Neural foundation of the diathesis-stress model: longitudinal gray matter volume changes in response to stressful life events in major depressive disorder and healthy controls

Stressful life events (SLEs) are a strong predictor of onset and recurrence of major depressive disorder (MDD) and are conceptualized within the diathesis-stress model, which posits that vulnerabilities (e.g., genetic predispositions or childhood maltreatment, CM) interact with adult stress to precipitate depression. Prior work shows not all individuals exposed to SLEs develop MDD, implying individual neurobiological differences in stress responses. Cross-sectional MRI studies link recent SLEs with gray matter volume (GMV) alterations in regions including insula, anterior cingulate, and medial prefrontal/orbitofrontal cortices, with differing patterns in MDD vs healthy controls (HCs). CM is a robust early environmental risk factor and has been associated with reduced GMV in multiple regions. However, longitudinal evidence is scarce, leaving unclear whether observed GMV patterns are consequences of stress or predictors of future SLEs. Two prior longitudinal studies in HCs report GMV reductions with recent SLEs in anterior cingulate, hippocampus, parahippocampal, and medial prefrontal regions. This study investigates, for the first time, longitudinal relationships between SLEs and GMV changes over two years in a large sample of MDD patients and HCs to ground the diathesis-stress model neurobiologically. Hypotheses: (1) HCs would show greater GMV reductions in response to SLEs than MDD patients across the interval; (2) CM would moderate SLE–GMV associations in MDD but not HCs. Exploratory aims included evaluating effects in MDD patients with greater severity or at least one depressive episode during follow-up and testing baseline high-sensitivity C-reactive protein (hsCRP) as a potential moderator given its links to stress, depression, and GMV changes.

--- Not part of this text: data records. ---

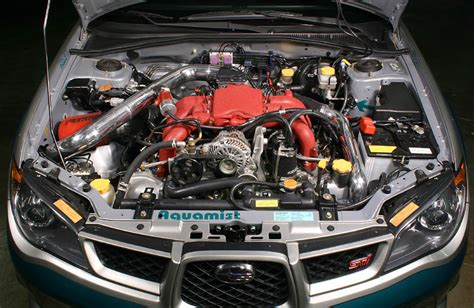 how do cars engines work 2006 subaru tribeca electronic valve timing turbocharged 3 0 tribeca engine h 6 vs stock sti engine 2 5 turbo i club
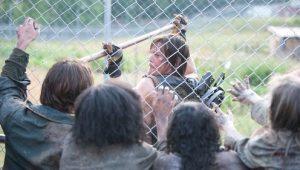 The Walking Dead: 4×2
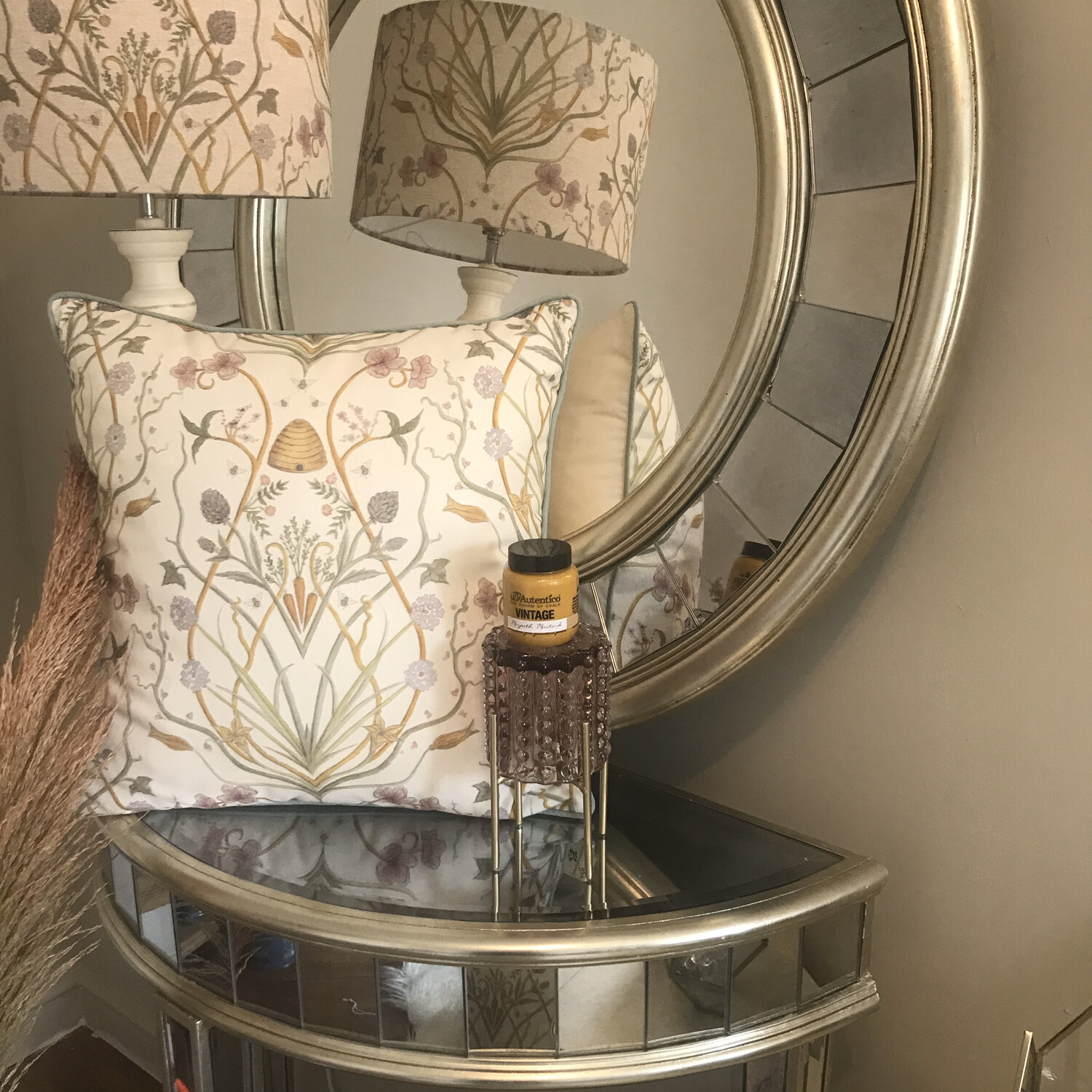 Escape To The chateau Potagerie  Lampshade 30cm
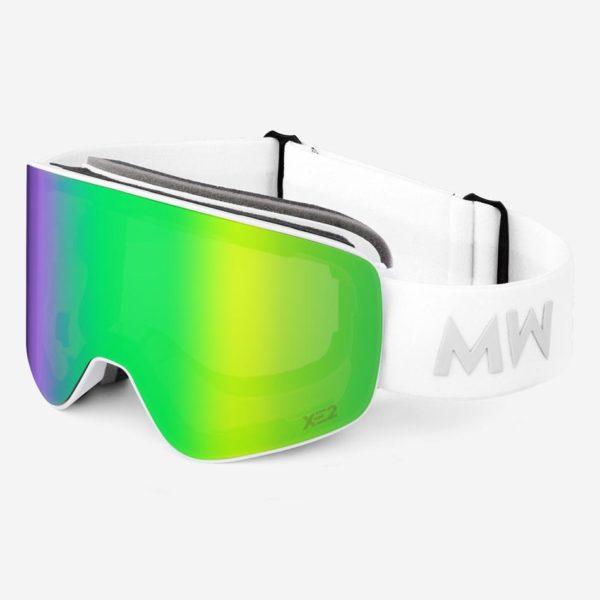 Skibrille Achton Xe2 Green Revo White Unisex von MessyWeekend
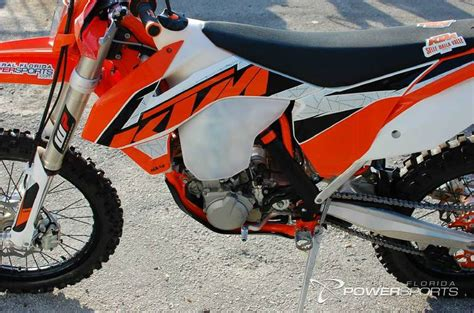 Ktm 450 Xcw For Sale 2016 Ktm 450 Xc W Motorcycle From Kissimmee Fl Today Sale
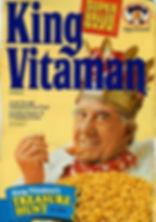 George Mann King Vitamin 1.jpg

Cross-sectional MRI studies in healthy adults have associated recent SLEs with GMV alterations in insula, anterior cingulate, and medial prefrontal/orbitofrontal cortices. In MDD, patterns differ, including fewer orbitofrontal GMV alterations than HCs. Independently, CM has been linked to smaller GMV in dorsolateral prefrontal cortex (DLPFC), anterior cingulate, supplementary motor area, postcentral gyrus, amygdala, and hippocampus in both HCs and MDD. Prior cross-sectional work suggested that CM might moderate SLE–GMV relationships in MDD but not in HCs, hinting at a neural substrate for the diathesis-stress model. Longitudinal evidence remains limited: two studies in HCs reported GMV reductions associated with recent SLEs (anterior cingulate, hippocampus, parahippocampal gyrus, medial prefrontal gyrus). The adaptive vs maladaptive nature of such reductions is unresolved, and longitudinal comparisons including MDD cohorts were lacking prior to this study.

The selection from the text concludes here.